Re: Thousands of partitions performance questions

2019-04-29 Thread David Rowley
On Mon, 29 Apr 2019 at 19:20, Shai Cantor  wrote:
> Some notes I haven't shared or were not clear enough on the previous post.
>
> Data is inserted using the copy command only and in an offline manner. 
> Meaning, no user action creates or updates the data. An offline job runs is. 
> Number of inserts can reach up to 1500 a day.
> Queries are only on a single partition
>
> Can that ease the performance?

Yes, COPY will be more efficient. In PG11 it still means locking all
partitions but that becomes more worthwhile the more tuples that are
inserted at once.  The same goes for INSERT with multiple rows in the
VALUES clause.

> Will querying directly the partition tables help?

Yes. If you're able to determine which partition to query from within
the application and write that in the query instead, then this will be
much less planner overhead for PG11. It'll be pretty much the same as
if you were querying a normal table.

-- 
 David Rowley   http://www.2ndQuadrant.com/
 PostgreSQL Development, 24x7 Support, Training & Services




Re: Thousands of partitions performance questions

2019-04-29 Thread Shai Cantor
Thanks a lot for your feedback.
We're gonna user PG 11 on AWS RDS.
I will do some workload simulations.
Some notes I haven't shared or were not clear enough on the previous post.

   1. *Data is inserted using the copy command only* and in an offline
   manner. Meaning, no user action creates or updates the data. An offline job
   runs is. Number of inserts can reach up to 1500 a day.
   2. *Queries are only on a single partition*



   - Can that ease the performance?
   - Will querying directly the partition tables help?


On Mon, Apr 29, 2019 at 8:46 AM David Rowley 
wrote:

> On Mon, 29 Apr 2019 at 17:13, Shai Cantor  wrote:
> > Will the db hold 135000 (45000 * 3 months) partitions under the
> assumption that I query only 1 partition?
> > Should I model it differently in terms of schema, partitions etc.?
>
> Which PG version?
>
> Before PG11 the query planner pruned unneeded partition by looking at
> each partition and determining if the partition constraint could not
> match the base quals on the query.  PG11 improved this by adding a
> smarter and faster algorithm to get rid of non-matching partitions,
> however, this really only speeds things up a little as it only really
> allows the planner to skip generating paths for these partitions,
> certain meta-data is still loaded, which is not really slow per
> partition, but it is slow if you have thousands of partitions.

== TASK SET ==
(A) Repeat a passage of the partitions thread word for word, beginning at the words "- Will querying" and stopping after "Which PG version?".
(B) Continue the partitions thread, picking up right after its last sentence.
The listing after this has no connection to the partitions thread.

== DATA SEGMENT ==

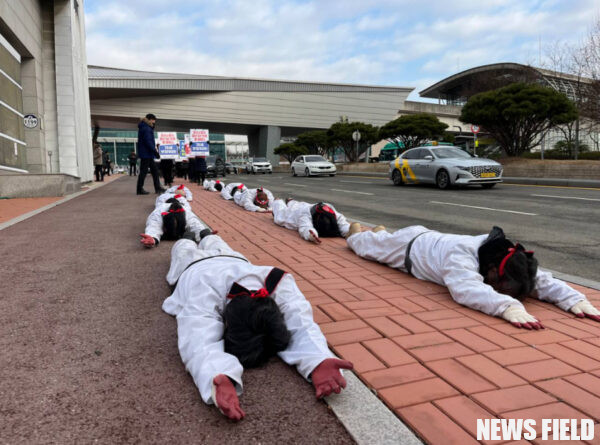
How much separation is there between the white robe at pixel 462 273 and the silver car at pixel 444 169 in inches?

== ANSWERS ==
(A)
- Will querying directly the partition tables help?


On Mon, Apr 29, 2019 at 8:46 AM David Rowley 
wrote:

> On Mon, 29 Apr 2019 at 17:13, Shai Cantor  wrote:
> > Will the db hold 135000 (45000 * 3 months) partitions under the
> assumption that I query only 1 partition?
> > Should I model it differently in terms of schema, partitions etc.?
>
> Which PG version?

(B)
>
> PG11 is also pretty bad at planning UPDATE/DELETEs to partitioned
> tables with a large number of partitions. You'll at best suffer from
> high planning times to plan these queries and at worst suffer out of
> memory errors with that many partitions.
>
> The yet to be released PG12 improves both of these deficiencies
> providing you can eliminate the majority of partitions during query
> planning. PG12 also improves the performance of INSERT into a
> partitioned table, wherein PG11 a lock was obtained on every
> partition, with PG12 we only grab a lock on a partition the first time
> the INSERT command inserts a row into it. If you're just INSERTing 1
> row per command into a partitioned table with many partitions then
> this makes a pretty big difference.
>
> Depending on the types of query you're running it's likely not a good
> idea to go above 100 or so partitions with PG11. You might get away
> with more if you're running a more data-warehouse type load, i.e fewer
> but longer running queries, but for a more OLTP type workload, with
> more queries and lower latencies, then you may struggle to cope with a
> dozen.
>
> I'd recommend you do workload simulations with whatever number you
> choose and ensure performance is to the level you require before
> getting in too deep with your design.
>
> If your go-live date is near the end of the year or beyond, then it
> might be a good idea to start testing with PG12 right away. The
> release date for that will likely be around the middle of October.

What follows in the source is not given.